What to do: Once every line in the data below has been checked for "High", give the number of lines that hold it, and only that.

Extracted entries:
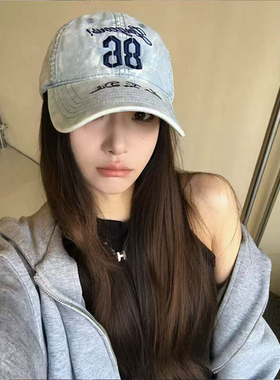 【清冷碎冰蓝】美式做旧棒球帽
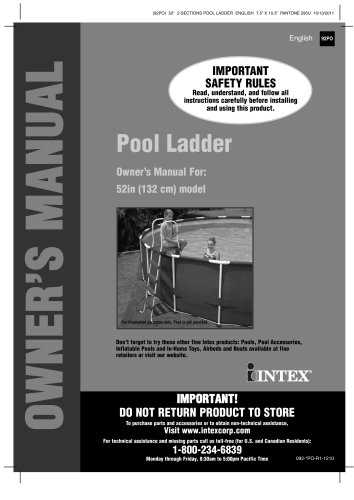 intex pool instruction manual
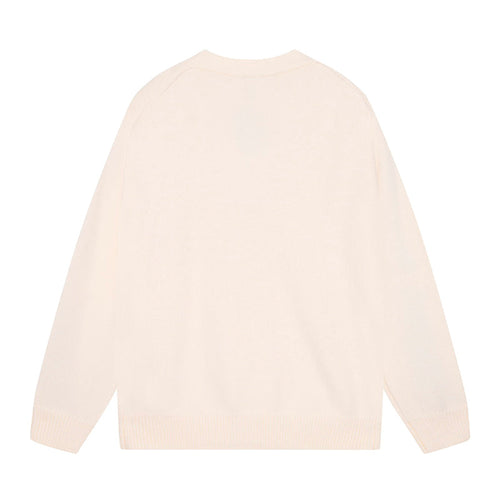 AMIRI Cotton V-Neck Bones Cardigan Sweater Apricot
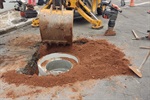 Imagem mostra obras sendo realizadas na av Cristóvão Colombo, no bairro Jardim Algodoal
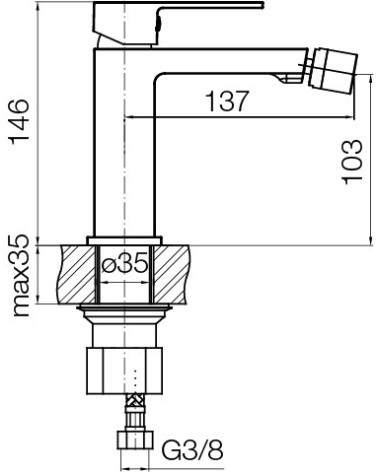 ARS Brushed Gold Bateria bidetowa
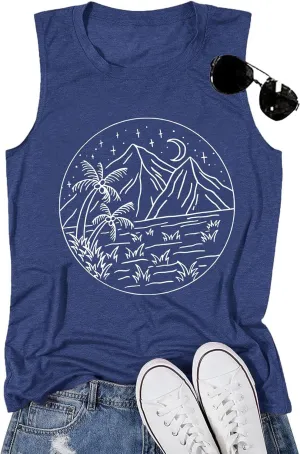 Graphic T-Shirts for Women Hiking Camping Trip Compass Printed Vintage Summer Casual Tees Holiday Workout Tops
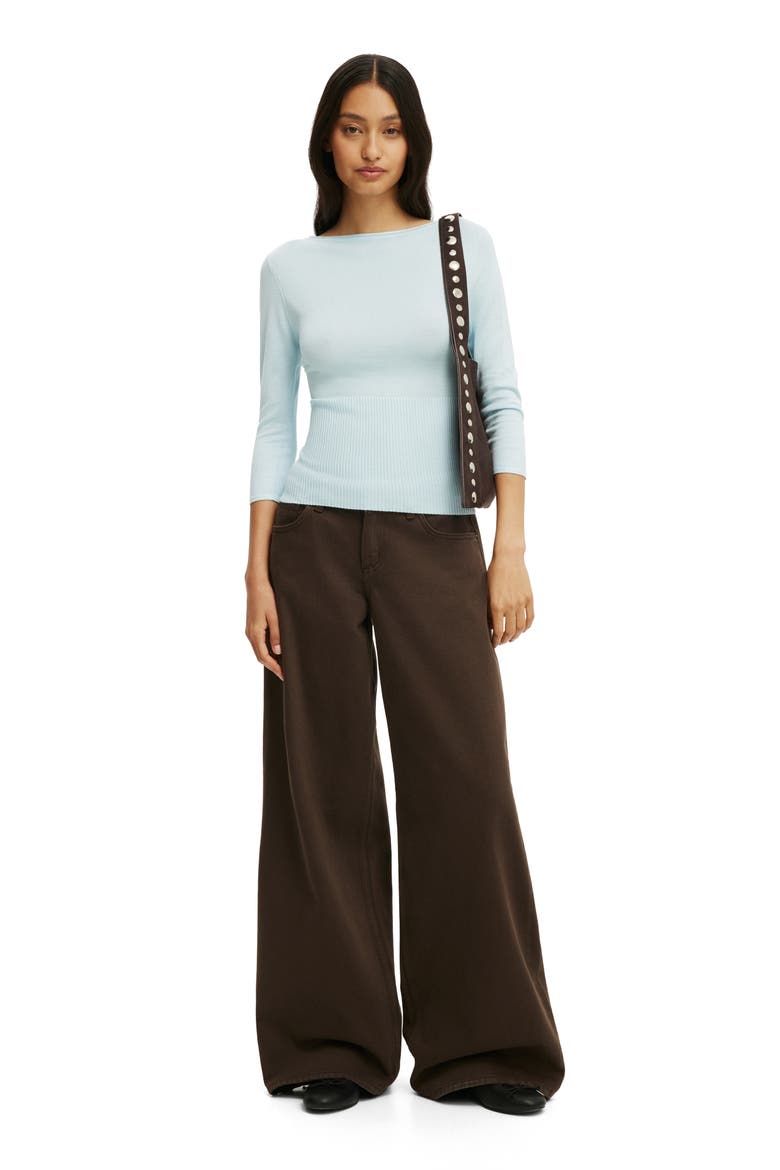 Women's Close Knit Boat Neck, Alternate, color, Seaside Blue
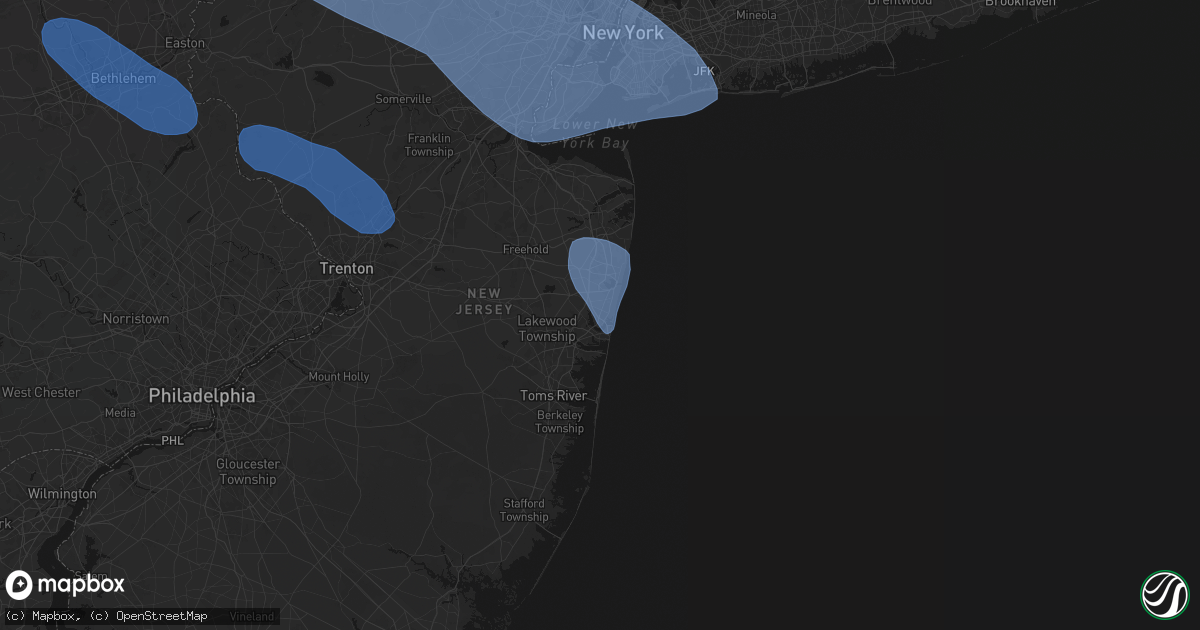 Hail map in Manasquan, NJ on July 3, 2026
---
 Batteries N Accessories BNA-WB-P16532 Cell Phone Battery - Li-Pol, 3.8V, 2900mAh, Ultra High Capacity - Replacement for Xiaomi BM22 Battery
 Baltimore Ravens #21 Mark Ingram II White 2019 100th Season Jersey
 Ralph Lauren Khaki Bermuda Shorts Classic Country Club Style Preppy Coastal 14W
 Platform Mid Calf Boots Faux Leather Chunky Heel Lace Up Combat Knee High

Exercise answer: 2